Goal: Return each line of the items below that contains the word "nearest". Case counts.

Information provided:
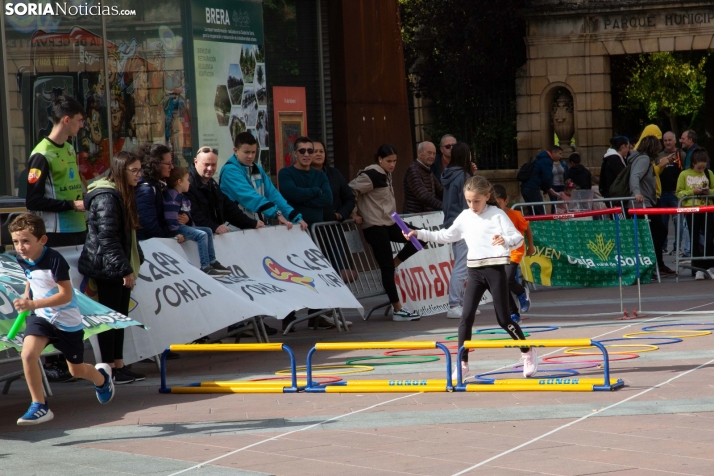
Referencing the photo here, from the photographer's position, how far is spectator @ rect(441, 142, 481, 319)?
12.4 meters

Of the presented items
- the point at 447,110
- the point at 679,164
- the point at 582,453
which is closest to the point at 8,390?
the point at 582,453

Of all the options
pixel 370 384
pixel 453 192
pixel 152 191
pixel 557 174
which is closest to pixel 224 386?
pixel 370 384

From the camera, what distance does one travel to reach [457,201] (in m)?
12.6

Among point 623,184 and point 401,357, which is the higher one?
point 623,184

--

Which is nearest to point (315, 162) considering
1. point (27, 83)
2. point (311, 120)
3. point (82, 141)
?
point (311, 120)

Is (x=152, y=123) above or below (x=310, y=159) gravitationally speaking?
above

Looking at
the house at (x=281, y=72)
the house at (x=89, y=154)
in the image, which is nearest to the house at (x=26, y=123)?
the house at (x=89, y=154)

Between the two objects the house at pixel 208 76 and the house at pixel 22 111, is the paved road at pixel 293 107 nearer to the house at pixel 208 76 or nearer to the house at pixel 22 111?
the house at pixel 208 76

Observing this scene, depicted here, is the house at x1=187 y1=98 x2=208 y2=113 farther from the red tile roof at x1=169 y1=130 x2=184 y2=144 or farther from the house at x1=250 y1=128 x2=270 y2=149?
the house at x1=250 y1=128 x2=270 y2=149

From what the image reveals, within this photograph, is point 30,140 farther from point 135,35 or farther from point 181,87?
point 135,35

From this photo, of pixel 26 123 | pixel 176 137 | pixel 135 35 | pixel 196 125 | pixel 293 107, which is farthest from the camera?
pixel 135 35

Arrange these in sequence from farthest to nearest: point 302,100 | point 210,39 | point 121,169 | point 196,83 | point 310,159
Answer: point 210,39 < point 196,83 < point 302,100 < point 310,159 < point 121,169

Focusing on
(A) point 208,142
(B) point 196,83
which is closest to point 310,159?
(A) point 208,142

--

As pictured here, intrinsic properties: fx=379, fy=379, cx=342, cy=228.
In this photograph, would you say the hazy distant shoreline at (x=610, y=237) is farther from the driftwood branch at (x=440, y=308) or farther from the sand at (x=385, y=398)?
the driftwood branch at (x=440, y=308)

Answer in full:
Which is nearest to point (315, 162) considering
in the image, which is nearest to the house at (x=26, y=123)?
Arrange these in sequence from farthest to nearest: point 302,100 | point 210,39 | point 121,169 | point 196,83 | point 310,159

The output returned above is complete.